# Pokey, the Egyptian Tortoise



## eminart (Nov 10, 2009)

I haven't posted on here in a long time. Just thought I'd share a photo of my little guy. He's about 2 1/2 years old now.


----------



## jdawn (Nov 11, 2009)

Very sweet photo! And, the name is perfect~ so cute!


----------



## sammi (Nov 11, 2009)

Adorable =] Nice photo too!


----------



## Isa (Nov 11, 2009)

Really cute


----------



## egyptiandan (Nov 11, 2009)

Glad to see Pokey doing so well Scott  Your doing a great job with him 

Danny


----------



## terryo (Nov 11, 2009)

Pokey??? That's soooooo cute!


----------



## ChiKat (Nov 11, 2009)

Wow he is adorable!! I had never heard of Egyptian tortoises until I researched them today!
I LOVE his name!! I always wanted a tortoise named Pokey


----------



## eminart (Nov 12, 2009)

Thanks everyone. He is a neat little guy. It's cool to know he'll likely outlive me and get passed on to my daughter who also loves him. 



egyptiandan said:


> Glad to see Pokey doing so well Scott  Your doing a great job with him
> 
> Danny



Hi Dan. How is life in tortoise paradise? I may try to post some photos tomorrow to try to get you to help me sex Pokey. I still don't know if Pokey is a Pokey or a Poki. I don't really know how fast they grow, but just by his age and size, I'm guessing he's a He.


----------



## Madortoise (Nov 12, 2009)

Pokey or Poki, it's really a cutie.


----------



## clarkhopes (Nov 16, 2009)

So pretty Photos..
I like them so much.Here is some of mine:


----------



## Jacqui (Nov 16, 2009)

Such tiny little guys.


----------



## Stephanie Logan (Nov 16, 2009)

AAAWWWW! Such cute baby pictures! I love your avatar, eminart. That's very creative to have a "dancing" tortoise!


----------



## eminart (Nov 16, 2009)

Madortoise said:


> Pokey or Poki, it's really a cutie.



 thanks.



clarkhopes said:


> So pretty Photos..
> I like them so much.Here is some of mine:



Nice. Pokey was about that size when I got him from Dan.
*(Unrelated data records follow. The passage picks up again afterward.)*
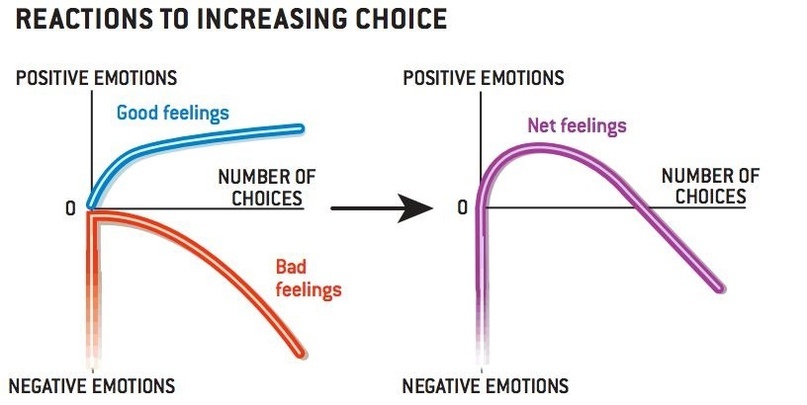 REACTIONS TO INCREASING CHOICE

POSITIVE EMOTIONS

Good feelings

NUMBER OF CHOICES

0

Bad feelings

NEGATIVE EMOTIONS

POSITIVE EMOTIONS

Net feelings

NUMBER OF CHOICES

0

NEGATIVE EMOTIONS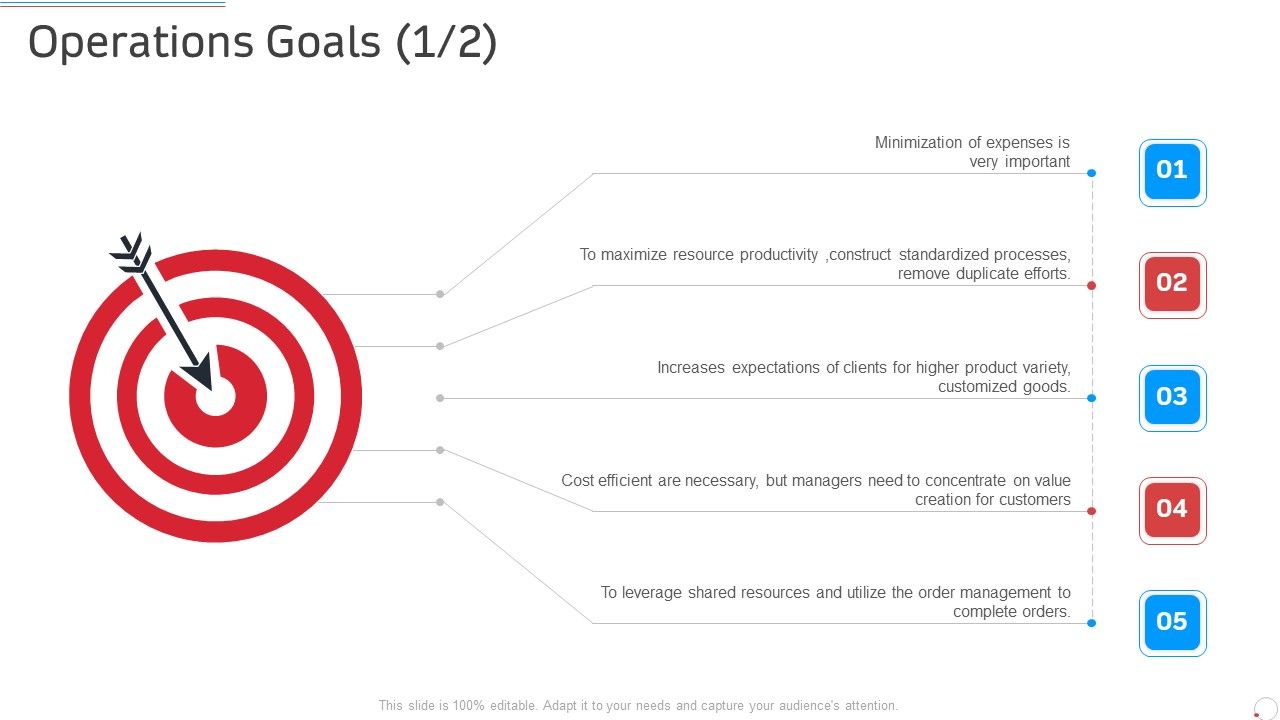 Operations Goals (1/2)

Minimization of expenses is very important

01

To maximize resource productivity ,construct standardized processes, remove duplicate efforts.

02

Increases expectations of clients for higher product variety, customized goods.

03

Cost efficient are necessary, but managers need to concentrate on value creation for customers

04

To leverage shared resources and utilize the order management to complete orders.

05

This slide is 100% editable. Adapt it to your needs and capture your audience's attention.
He still seems small, but when I look back at the photos I remember just how small he used to be.



Jacqui said:


> Such tiny little guys.





Stephanie Logan said:


> AAAWWWW! Such cute baby pictures! I love your avatar, eminart. That's very creative to have a "dancing" tortoise!




Thanks! Pokey appreciates the compliments. As far as the avatar, I was just fooling around in Flash when I was first learning it. I should go back and make a better one sometime.


----------